1- Vatanın tamamı, milletin istiklâli tehlikededir. Hükümet merkezi İtilaf Devletleri’nin etkisi ve denetimi altında bulunduğundan, sahip olduğu sorumluluğun gereklerini yerine getirememektedir. Bu durum, milletimizi adı var, kendi yok durumuna düşürüyor.
 “Milletin istiklâlini, yine milletin azim ve kararı kurtaracaktır.” Milletin durumunu ve davranışını göz önünde bulundurarak haklarını dünyaya duyurmak için her türlü etki ve denetimden uzak bir milli heyetin varlığı gerekmektedir. Bunun için her taraftan vuku bulan teklif ve milli istek üzerine Anadolu’nun en güvenilir yeri olan Sivas’ta milli bir kongrenin süratle toplanması kararlaştırılmıştır. Bunun için, bütün illerin her livasından parti ayrılıkları dikkate alınmaksızın muktedir ve milletin güvenini kazanmış üçer kişinin olabildiğince çabuk yetiştirmek üzere hemen yola çıkarılması gerekmektedir. Her ihtimale karşı bunun bir milli sır hâlinde tutularak ve delegelerin gereken yerlere kimliklerini gizleyerek gelmeleri,
2- Doğu vilâyetleri nâmına 10 Temmuz’da Erzurum’da toplanması gereken kongre için sözü geçen vilâyetlerin Müdafaa-i Hukuk ve Reddi İlhak Cemiyetleri’nden seçilmiş üyeler zaten Erzurum’a doğru yola çıkarılmışlardır. O vakte kadar diğer vilâyetlerimizin temsilcileri de Sivas’a geleceklerinden Erzurum Kongresi’nin üyeleri belirlenecek zamanda umumi toplantıya katılmak üzere Sivas’a hareket edecektir.
3- Yukarıdaki esaslara göre, temsilciler Müdafaa-i Hukuk-u Milliye Cemiyetleri ve belediye başkanları tarafından ve çeşitli suretlerde seçileceklerdir.
4- Bu esasların uygulanmasına 3. Ordu Müfettişi Mustafa Kemal Paşa, Eski Bahriye Nâzırı Rauf Bey, 15. Kolordu Kumandanı Kâzım Karabekir Paşa, 13. Kolordu Kumandan Vekili Miralay Cevad bey, 3. Kolordu Kumandanı Miralay Refet Bey, Samsun Mutasarrıfı Hâmit Bey, 2. Ordu Müfettişi Cemal Paşa, 12. Kolordu Kumandanı Miralay Selahattin Bey, 25.Kolordu Kumandanı Ali Fuat paşa, Bursa’da 17. Kolordu Kumandan Vekili Miralay Bekir Sami Bey,, Edirne’de Kolordu Kumandanı Cafer Tayyar Bey ve diğer bazı sivil ve askeri önemli kişiler tarafından çalışılacaktır. Bundan başka eski sadrazam Müşir Ahmed İzzet Paşa, Nâfıa Nâzırı Ferit Bey, âyan üyesinden Ahmed Rıza Bey gibi kişilerden fikir ve düşünceler alınacaktır.

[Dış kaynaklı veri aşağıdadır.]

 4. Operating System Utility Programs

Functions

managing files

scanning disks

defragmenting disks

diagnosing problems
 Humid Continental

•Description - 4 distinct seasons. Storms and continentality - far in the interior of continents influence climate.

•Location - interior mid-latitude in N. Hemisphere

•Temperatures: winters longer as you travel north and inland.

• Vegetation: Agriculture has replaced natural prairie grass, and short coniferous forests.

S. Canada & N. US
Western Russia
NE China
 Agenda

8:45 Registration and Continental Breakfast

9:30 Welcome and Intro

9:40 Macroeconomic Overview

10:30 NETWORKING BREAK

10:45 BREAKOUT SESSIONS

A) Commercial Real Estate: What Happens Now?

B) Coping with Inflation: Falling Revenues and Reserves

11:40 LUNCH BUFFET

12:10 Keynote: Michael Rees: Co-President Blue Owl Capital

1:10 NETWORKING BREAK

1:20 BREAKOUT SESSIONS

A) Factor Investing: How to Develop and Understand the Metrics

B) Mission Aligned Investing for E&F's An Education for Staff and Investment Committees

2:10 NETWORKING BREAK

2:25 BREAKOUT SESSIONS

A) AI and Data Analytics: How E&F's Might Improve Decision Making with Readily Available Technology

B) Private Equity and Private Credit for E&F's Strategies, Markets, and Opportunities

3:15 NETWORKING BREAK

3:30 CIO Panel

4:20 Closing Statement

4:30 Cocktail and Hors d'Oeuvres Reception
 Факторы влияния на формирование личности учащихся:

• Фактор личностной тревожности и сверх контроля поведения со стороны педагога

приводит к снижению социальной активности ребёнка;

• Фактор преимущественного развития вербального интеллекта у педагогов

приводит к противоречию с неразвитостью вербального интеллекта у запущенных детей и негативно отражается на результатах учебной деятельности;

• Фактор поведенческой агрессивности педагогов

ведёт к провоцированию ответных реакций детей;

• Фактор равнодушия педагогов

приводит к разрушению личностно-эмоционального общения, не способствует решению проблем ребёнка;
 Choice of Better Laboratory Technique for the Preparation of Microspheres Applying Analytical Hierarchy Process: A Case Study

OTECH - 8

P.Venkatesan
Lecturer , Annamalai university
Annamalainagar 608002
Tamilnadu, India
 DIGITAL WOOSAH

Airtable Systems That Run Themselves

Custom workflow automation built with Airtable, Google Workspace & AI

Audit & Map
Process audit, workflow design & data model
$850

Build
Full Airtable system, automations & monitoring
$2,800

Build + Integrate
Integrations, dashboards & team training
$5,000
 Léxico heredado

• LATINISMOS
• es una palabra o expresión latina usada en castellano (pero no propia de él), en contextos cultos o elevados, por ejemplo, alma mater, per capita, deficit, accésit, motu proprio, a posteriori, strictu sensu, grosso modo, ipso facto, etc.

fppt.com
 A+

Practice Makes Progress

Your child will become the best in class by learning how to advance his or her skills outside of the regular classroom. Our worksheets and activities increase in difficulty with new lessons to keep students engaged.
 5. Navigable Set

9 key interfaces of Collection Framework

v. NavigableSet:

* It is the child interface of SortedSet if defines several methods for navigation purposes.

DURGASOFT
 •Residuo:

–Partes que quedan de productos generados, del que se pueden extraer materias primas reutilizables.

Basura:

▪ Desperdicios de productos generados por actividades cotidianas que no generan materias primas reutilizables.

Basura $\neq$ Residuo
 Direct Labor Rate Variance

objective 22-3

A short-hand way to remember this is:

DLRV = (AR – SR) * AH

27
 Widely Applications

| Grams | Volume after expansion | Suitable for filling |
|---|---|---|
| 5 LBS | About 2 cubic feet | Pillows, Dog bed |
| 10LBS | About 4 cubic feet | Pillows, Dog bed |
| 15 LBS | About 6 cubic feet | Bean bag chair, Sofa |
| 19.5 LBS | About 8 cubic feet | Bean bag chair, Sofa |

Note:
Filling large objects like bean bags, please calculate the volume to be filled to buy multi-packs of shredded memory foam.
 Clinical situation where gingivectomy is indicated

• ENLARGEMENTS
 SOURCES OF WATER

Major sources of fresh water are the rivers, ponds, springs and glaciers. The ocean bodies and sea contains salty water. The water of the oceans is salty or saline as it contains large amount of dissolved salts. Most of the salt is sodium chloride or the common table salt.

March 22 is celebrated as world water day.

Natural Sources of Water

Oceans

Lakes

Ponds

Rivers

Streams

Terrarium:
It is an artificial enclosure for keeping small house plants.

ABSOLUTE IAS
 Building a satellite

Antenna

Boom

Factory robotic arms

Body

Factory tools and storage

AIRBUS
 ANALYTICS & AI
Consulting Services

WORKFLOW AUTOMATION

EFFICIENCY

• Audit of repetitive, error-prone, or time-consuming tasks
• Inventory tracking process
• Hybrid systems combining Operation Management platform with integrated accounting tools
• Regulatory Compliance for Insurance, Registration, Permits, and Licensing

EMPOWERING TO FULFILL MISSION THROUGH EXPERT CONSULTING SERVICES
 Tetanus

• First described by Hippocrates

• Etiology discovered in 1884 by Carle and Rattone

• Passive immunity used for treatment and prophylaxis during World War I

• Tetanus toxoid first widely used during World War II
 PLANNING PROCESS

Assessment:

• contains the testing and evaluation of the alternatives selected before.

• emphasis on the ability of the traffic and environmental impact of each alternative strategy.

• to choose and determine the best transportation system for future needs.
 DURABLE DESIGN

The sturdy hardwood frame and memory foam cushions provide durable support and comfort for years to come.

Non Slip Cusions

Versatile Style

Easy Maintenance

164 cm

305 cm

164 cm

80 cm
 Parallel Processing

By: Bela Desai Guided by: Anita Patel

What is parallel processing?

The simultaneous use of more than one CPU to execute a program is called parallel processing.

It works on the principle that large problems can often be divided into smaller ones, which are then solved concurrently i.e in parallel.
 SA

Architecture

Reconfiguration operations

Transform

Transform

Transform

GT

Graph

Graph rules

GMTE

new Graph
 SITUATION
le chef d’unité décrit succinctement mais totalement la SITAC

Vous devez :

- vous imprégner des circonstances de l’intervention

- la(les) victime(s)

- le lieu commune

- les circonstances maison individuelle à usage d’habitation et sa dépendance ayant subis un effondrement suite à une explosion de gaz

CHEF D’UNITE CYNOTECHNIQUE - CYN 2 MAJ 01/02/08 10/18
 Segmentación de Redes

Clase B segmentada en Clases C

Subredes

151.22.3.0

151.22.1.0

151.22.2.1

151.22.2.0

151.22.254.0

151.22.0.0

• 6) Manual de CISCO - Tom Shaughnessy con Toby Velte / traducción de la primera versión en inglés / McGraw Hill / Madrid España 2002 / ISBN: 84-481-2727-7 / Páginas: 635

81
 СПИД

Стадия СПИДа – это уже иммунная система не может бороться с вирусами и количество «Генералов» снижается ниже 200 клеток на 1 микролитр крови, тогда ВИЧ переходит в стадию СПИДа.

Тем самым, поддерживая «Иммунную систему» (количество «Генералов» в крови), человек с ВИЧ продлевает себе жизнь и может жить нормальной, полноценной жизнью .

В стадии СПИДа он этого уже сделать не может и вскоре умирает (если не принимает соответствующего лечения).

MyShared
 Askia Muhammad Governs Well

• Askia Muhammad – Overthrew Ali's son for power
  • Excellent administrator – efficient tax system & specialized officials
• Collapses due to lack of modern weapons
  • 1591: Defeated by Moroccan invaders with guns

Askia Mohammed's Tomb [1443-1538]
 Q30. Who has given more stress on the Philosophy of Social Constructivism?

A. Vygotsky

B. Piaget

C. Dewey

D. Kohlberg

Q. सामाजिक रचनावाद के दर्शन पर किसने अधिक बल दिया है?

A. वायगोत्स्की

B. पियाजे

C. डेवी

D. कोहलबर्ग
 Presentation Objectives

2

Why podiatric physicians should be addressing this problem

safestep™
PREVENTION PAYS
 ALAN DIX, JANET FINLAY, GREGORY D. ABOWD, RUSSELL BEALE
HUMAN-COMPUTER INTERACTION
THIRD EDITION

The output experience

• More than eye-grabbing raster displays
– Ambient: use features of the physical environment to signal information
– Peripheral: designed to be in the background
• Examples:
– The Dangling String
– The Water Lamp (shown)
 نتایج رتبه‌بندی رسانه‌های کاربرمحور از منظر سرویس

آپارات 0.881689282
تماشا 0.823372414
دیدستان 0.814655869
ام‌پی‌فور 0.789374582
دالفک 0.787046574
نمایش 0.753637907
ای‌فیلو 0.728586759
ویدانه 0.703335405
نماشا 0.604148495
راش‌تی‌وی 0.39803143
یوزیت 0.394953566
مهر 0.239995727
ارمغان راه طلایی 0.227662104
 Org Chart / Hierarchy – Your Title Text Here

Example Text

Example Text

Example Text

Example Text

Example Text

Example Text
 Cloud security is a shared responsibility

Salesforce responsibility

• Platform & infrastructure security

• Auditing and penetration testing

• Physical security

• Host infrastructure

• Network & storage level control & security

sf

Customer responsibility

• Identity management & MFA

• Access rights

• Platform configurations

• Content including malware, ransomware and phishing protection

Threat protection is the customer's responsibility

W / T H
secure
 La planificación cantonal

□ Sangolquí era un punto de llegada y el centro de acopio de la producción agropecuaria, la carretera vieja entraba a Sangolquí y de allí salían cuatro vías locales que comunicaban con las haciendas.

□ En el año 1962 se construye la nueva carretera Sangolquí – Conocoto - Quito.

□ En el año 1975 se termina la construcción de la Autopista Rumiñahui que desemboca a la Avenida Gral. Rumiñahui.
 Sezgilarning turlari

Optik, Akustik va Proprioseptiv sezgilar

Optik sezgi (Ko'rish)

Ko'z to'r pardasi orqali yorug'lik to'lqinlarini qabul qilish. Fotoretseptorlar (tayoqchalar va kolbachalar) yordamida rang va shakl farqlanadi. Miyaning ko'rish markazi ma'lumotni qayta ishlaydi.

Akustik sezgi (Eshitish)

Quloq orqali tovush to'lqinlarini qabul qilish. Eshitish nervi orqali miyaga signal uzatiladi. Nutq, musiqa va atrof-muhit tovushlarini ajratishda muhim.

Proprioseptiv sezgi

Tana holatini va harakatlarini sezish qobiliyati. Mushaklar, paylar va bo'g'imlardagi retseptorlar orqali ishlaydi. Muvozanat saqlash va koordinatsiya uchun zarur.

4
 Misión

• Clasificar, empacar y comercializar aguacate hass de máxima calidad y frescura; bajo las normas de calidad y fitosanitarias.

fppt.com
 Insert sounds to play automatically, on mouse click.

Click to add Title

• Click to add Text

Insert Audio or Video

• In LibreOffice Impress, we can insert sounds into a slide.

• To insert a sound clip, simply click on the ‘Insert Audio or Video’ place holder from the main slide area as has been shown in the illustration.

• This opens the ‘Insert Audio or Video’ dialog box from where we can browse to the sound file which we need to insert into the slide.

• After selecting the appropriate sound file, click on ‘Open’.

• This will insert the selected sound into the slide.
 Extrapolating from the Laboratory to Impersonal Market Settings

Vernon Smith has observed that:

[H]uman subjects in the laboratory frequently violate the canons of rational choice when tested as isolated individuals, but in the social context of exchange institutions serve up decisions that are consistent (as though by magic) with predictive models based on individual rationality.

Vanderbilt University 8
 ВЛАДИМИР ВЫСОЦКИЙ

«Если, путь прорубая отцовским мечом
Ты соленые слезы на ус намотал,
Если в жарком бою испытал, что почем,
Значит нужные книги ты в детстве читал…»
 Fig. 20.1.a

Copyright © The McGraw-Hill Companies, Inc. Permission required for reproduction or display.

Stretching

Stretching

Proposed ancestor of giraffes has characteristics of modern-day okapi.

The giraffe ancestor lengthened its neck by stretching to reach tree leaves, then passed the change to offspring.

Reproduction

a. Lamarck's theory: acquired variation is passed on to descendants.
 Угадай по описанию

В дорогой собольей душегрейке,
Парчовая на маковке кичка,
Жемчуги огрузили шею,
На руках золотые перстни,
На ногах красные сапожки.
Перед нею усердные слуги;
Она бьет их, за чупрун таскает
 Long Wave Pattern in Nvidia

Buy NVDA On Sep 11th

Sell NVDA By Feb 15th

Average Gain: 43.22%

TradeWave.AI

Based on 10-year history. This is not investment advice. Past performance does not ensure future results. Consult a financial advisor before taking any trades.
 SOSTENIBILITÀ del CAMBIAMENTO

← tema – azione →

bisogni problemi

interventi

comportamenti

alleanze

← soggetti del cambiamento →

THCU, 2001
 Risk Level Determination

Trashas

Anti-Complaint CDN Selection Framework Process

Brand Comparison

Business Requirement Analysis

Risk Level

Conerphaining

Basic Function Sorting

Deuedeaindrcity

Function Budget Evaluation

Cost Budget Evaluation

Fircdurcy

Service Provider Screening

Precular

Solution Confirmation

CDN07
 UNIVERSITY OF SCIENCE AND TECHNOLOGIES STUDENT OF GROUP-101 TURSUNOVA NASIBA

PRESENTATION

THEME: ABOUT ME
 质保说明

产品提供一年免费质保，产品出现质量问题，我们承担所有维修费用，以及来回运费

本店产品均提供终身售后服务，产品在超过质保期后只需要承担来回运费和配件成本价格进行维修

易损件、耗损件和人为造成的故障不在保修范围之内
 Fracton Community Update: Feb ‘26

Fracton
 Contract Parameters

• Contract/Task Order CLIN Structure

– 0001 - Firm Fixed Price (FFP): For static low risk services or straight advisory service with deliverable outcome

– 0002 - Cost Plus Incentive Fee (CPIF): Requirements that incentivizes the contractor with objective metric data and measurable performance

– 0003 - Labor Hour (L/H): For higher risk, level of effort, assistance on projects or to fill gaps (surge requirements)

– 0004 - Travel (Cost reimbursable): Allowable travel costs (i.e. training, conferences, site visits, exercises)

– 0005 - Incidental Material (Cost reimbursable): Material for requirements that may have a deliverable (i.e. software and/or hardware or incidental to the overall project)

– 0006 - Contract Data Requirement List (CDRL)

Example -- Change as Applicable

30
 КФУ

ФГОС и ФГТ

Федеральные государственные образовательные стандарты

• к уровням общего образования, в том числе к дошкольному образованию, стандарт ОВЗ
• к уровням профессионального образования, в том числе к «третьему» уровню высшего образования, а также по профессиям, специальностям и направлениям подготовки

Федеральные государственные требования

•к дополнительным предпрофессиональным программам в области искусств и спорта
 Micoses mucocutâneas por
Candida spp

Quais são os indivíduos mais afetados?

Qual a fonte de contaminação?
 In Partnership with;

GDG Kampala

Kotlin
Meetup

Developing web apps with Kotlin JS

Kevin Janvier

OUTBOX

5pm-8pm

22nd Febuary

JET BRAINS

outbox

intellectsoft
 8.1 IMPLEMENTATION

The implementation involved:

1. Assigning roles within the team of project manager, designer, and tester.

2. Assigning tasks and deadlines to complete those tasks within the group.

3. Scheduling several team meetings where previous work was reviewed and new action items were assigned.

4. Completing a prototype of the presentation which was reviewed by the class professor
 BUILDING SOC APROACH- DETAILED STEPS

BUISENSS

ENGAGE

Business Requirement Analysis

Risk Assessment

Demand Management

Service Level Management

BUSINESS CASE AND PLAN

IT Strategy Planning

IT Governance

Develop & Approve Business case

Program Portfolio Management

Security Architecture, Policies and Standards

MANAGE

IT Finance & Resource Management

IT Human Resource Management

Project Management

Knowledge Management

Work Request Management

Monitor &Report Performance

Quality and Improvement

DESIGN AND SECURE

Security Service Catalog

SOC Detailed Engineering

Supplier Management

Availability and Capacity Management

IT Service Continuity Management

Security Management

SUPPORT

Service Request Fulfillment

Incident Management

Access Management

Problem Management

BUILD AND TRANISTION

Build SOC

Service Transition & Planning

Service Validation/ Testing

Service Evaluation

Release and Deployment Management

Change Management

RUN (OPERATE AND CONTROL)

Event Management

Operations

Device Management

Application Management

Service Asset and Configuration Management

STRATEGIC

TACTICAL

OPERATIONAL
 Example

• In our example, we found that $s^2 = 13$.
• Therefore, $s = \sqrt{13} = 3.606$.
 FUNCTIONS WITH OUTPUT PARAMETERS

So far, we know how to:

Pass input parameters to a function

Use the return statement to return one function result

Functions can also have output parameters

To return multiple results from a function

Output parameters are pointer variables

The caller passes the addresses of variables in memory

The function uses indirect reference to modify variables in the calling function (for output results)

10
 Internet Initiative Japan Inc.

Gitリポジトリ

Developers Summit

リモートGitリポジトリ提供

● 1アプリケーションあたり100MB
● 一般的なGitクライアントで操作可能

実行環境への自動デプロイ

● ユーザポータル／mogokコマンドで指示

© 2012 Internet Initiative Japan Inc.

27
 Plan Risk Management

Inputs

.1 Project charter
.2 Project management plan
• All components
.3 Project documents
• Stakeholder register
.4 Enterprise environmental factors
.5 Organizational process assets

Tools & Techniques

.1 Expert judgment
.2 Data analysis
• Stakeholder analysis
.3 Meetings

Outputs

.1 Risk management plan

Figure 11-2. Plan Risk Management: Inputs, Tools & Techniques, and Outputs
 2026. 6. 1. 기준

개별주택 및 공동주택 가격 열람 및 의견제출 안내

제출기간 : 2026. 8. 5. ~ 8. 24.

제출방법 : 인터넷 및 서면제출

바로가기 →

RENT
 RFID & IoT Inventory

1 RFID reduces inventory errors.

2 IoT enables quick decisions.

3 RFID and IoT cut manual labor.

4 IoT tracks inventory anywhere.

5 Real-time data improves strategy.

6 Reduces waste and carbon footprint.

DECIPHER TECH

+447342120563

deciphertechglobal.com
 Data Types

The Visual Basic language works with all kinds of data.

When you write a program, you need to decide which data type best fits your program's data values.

5- Reddi İlhak ve Müdafaa-i Hukuk-ı Milliye Cemiyetlerinin verecekleri telgrafların telgrafhânelerce kabul edilmeyerek çekilmesi Posta ve Telgraf Müdüriyet-i Umumiyesi’nden bildirilmiştir. Bu husus kesin şekilde reddedilerek her ne şekilde olursa olsun serbestçe yazışmaların sağlanması için gösterilerde bulunarak yazışmalar sağlanacak ve bunlar elde edilinceye kadar gösterilere devam edilecektir.
6- Askeri ve sivil kuruluşlar hiçbir suretle terk ve başkasına verilmeyecektir. Vatanın herhangi bir tarafına yeniden yapılacak düşman işgâl hareketleri bütün orduyu ilgilendirecek ve meydana gelen duruma göre memleketin savunmasına birlikte girişilecektir. Bu sebeple komutanlar derhal birbirini haberdâr edeceklerdir. Silah ve savaş malzemesi kesinlikle elden çıkarılmayacaktır.